Jutro, 1 sierpnia, w całym kraju będziemy wspominać 70. rocznicę wybuchu Powstania Warszawskiego.
W godzinę „W” – czyli o 17.00 nad miastem rozbrzmiewać będą syreny, które przypomną nam o sygnale danym wówczas powstańcom – nierzadko młodym ludziom, którzy odważyli się walczyć o wolną Ojczyznę. W tym samym czasie przy obelisku upamiętniającym żołnierzy Armii Krajowej przedstawiciele samorządu miasta złożą kwiaty ku czci bohaterów.
Pamiętajmy o tej ważnej dla współczesności dacie i przystańmy na dźwięk syren.

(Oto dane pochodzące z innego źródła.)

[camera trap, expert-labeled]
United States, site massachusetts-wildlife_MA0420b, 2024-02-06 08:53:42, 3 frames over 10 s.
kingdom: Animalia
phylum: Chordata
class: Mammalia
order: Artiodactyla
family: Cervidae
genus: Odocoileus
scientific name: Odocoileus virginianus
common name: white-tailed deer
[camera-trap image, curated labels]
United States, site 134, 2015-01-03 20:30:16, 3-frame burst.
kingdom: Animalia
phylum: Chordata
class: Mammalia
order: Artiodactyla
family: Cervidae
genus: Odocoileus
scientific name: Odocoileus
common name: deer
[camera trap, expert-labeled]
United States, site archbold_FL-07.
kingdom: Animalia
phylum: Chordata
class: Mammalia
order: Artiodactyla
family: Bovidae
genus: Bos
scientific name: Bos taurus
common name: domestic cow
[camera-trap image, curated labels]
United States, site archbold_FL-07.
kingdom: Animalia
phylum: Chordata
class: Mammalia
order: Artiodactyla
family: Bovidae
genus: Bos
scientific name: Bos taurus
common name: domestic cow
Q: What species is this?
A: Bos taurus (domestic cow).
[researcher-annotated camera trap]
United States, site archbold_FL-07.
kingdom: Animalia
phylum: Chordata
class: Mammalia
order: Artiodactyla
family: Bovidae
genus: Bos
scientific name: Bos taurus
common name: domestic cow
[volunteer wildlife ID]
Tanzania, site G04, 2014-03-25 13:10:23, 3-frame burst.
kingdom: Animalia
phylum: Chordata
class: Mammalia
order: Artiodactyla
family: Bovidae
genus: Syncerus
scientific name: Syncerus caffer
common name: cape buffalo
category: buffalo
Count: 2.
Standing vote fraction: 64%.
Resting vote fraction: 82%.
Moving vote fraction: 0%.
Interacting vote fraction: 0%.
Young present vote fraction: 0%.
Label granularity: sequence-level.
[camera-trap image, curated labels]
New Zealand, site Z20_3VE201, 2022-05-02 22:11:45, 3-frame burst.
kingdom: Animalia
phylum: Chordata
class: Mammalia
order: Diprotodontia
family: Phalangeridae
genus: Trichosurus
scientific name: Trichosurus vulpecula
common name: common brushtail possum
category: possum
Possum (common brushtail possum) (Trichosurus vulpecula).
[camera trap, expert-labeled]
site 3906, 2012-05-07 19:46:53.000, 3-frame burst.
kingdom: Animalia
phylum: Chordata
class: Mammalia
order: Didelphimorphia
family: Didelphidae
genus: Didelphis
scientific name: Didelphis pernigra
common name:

Jak czytamy na wikipedia.pl Powstanie Warszawskie było wymierzone militarnie przeciw Niemcom, a politycznie przeciw ZSRR oraz podporządkowanym mu polskim komunistom. Dowództwo AK planowało samodzielnie wyzwolić stolicę jeszcze przed wkroczeniem Armii Czerwonej, licząc, że uda się w ten sposób poprawić międzynarodową pozycję legalnego rządu RP oraz zahamować realizowany przez Stalina proces sowietyzacji Polski. Po wybuchu powstania Armia Czerwona wstrzymała ofensywę na kierunku warszawskim, a wojska radzieckie konsekwentnie odmówiły udzielenia powstaniu poważniejszej pomocy. Wsparcie udzielone powstańcom przez USA i Wielką Brytanię miało natomiast ograniczony charakter i nie wpłynęło w sposób istotny na sytuację w Warszawie. W rezultacie słabo uzbrojone oddziały powstańcze przez 63 dni prowadziły samotną walkę z przeważającymi siłami niemieckimi, zakończoną kapitulacją 3 października 1944.